Further, the NRC staff notes that the materials used for the flow restrictor assembly conform to the ASME BPV Code,Section II, Part A. The licensee stated in the LAR that the material is Type 304 stainless steel for restrictor assembly, as well as the guide tube, and is compatible with fluid conditions in the reactor vessel upper internals. The NRC staff agrees that there will be no differential thermal expansion effects because the restrictor assembly and the guide tube are the same material.
The licensee also discussed the design to prevent the possibility of loose parts in the reactor coolant system (RCS). Installation of the restrictor is controlled to ensure that the required hex bolt preload is obtained, securely locking the flow restrictor in place at the top of the guide tube.

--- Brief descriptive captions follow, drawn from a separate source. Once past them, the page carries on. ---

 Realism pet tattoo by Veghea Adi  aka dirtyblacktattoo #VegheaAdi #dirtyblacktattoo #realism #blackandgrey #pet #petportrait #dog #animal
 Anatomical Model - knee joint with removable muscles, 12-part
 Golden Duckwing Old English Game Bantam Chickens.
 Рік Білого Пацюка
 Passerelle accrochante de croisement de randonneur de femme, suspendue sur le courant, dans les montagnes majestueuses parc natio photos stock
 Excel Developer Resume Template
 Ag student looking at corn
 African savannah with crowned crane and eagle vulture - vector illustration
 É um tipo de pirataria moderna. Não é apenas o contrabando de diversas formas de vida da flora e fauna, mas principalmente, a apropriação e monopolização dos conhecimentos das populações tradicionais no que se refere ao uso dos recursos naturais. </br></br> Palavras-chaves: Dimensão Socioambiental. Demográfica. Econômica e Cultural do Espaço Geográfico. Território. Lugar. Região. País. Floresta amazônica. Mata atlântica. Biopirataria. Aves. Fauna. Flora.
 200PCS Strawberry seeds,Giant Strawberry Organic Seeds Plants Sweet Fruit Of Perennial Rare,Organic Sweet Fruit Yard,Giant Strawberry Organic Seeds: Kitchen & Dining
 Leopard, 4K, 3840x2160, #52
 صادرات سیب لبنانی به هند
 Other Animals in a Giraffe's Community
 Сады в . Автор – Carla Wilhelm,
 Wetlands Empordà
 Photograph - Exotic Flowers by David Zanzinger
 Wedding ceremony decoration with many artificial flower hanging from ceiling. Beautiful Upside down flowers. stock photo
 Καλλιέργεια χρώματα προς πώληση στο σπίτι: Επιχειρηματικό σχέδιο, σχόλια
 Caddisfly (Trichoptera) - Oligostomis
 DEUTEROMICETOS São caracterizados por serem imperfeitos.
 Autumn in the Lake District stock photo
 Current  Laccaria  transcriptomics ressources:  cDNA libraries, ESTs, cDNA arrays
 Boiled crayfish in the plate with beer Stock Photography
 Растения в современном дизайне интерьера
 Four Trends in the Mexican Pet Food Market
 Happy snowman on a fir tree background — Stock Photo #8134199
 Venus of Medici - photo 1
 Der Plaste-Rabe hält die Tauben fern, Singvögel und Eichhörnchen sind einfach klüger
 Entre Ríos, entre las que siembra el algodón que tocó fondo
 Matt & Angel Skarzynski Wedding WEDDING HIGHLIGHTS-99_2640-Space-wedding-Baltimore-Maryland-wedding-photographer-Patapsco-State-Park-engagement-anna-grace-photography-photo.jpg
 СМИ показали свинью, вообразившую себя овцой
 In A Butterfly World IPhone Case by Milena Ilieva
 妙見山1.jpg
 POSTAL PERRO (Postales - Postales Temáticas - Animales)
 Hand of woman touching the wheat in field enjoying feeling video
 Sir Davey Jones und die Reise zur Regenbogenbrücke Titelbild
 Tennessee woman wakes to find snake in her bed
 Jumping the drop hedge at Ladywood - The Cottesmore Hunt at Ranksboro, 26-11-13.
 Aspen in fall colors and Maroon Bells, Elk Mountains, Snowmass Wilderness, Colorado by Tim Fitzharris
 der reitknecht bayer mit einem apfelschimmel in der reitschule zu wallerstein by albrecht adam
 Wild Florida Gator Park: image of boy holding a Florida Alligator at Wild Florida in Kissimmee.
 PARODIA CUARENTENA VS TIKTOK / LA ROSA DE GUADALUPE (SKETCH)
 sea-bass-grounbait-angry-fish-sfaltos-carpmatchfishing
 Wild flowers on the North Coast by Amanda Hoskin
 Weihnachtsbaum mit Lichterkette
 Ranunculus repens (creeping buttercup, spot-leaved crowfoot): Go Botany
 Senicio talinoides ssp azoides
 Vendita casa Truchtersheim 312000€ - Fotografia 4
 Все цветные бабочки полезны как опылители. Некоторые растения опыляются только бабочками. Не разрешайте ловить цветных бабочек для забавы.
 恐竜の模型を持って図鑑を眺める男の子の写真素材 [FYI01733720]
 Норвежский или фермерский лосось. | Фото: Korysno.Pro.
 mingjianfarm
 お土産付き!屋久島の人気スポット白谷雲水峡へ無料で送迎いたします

A locking cup, which is tack welded to the flow restrictor, is crimped onto the hex bolt to prevent hex bolt rotation. The NRC staff agrees that the capture features of the flow restrictor (i.e.,
locking fingers, hex bolt cup, and hex bolt preload) provide reasonable assurance that the flow restrictor is securely installed and will not result in the generation of loose parts.
The licensee stated that the reactor internals are designed and analyzed to the requirements of UFSAR Section 3.9.3, NSSS Components Not Covered by the ASME Code. The basis for the design stress and deflection criteria is summarized in Section 4.2.2.5, Design Criteria Basis, of the UFSAR. While the restrictor assembly does not perform a core support or safety function, it is classified as American National Standards Institute Safety Class 3. All of the calculated stresses are within the ASME BPV Code allowable stress limits. The NRC staff has determined that the flow restrictor assembly materials, fabrication, and design analysis meet the intent of ASME BPV Code, Subsection NG, which is consistent with the Sequoyah, Units 1 and 2, design bases described in the UFSAR.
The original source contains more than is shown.